Mittal, Glencore Said to Be Among Potential Simandou BidsThomas Biesheuvel and Jesse Riseborough
Lakshmi Mittal’s ArcelorMittal and Glencore Plc are among potential bidders for Guinea’s Simandou project, the world’s largest untapped iron-ore deposit, after it was seized from Israeli billionaire Beny Steinmetz in April, according to people familiar with the matter.
ArcelorMittal, the world’s biggest steelmaker, has declared an interest in the bidding process for two licenses covering the Simandou project in Guinea, according to four people who asked not to be identified as the talks aren’t public. Glencore is also interested, people familiar with its plans said.
Leading mining and steelmaking companies are jostling for a share of the riches contained in Simandou, a remote, iron-bearing mountain range, to take advantage of prices for the raw material that have risen about 50 percent since 2008. Guinea has estimated that Simandou may cost $20 billion to develop, largely because it needs a 650-kilometer (400-mile) rail link.
Spokesmen for ArcelorMittal and Baar, Switzerland-based Glencore declined to comment. The Wall Street Journal reported last month that Glencore was interested in Simandou.
The iron-ore position of Glencore pales in comparison with rivals BHP Billiton Ltd., Rio Tinto Group and Vale SA. Still, Chief Executive Officer Ivan Glasenberg has previously expressed reluctance to invest in expensive new mining operations known as “greenfield” projects. The rail and port component of Simandou has been estimated to cost more than $10 billion.

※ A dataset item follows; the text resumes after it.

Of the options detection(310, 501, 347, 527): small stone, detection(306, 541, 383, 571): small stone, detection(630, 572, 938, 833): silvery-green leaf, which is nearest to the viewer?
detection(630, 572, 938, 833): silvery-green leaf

The project’s current lack of infrastructure may deter Glencore from bidding, one of the people said.
“The government of Guinea is confident of a strong line up of interested parties in the Simandou concession,” an external spokesman for the government said in an e-mailed statement.
Guinea in April revoked rights to half the Simandou project controlled by a venture between Steinmetz’s BSG Resources Ltd. and Brazil’s Vale, following claims of bribery and corruption. The decision has sparked legal battles for control of the asset.
BSGR plans international arbitration with Guinea over the seized licenses, it said after being stripped of the asset. Any attempt to negotiate fresh rights to Simandou would be challenged as unlawful, the company said in May.
Rio in April sued Vale, Steinmetz and BSGR, saying they conspired to steal rights to Simandou. The three deny any wrongdoing. A Guinean review in April said the evidence suggested Vale wasn’t involved in corruption. Vale and BSGR had planned a $10 billion mine, port and rail project on the coveted, iron-rich ground.
Vale, which today announced a $500 million impairment related to Simandou, is seeking compensation for investment made at the project, CEO Murilo Ferreira told investors on an earnings conference call.
Rio maintains ownership of blocks 3 and 4 at Simandou. Rights to blocks 1 and 2 were stripped from the London-based company by Guinea in 2008 and given to BSGR for free. The West African nation is poised to announce a formal tender process for the two seized licenses, two of the people said.
ArcelorMittal has sought to expand its own iron-ore business to cut reliance on mining companies for the key steelmaking ingredient. The Luxembourg-based company, 39 percent-owned by billionaire Mittal, operates an iron-ore mine in neighboring Liberia and is in talks with BHP about gaining a stake in the Nimba mine in Guinea.
Rio has said that Simandou could start production 2018. The project is capable of producing 100 million metric tons of the steelmaking raw material annually, doubling the West African nation’s gross domestic product and adding 45,000 jobs, according to Rio, its project partners and the government.
Simandou could produce as much as 150 million tons a year, according to Sanford C. Bernstein Ltd. That would be enough to satisfy about 12 percent of the world’s iron ore demand last year, according to Morgan Stanley.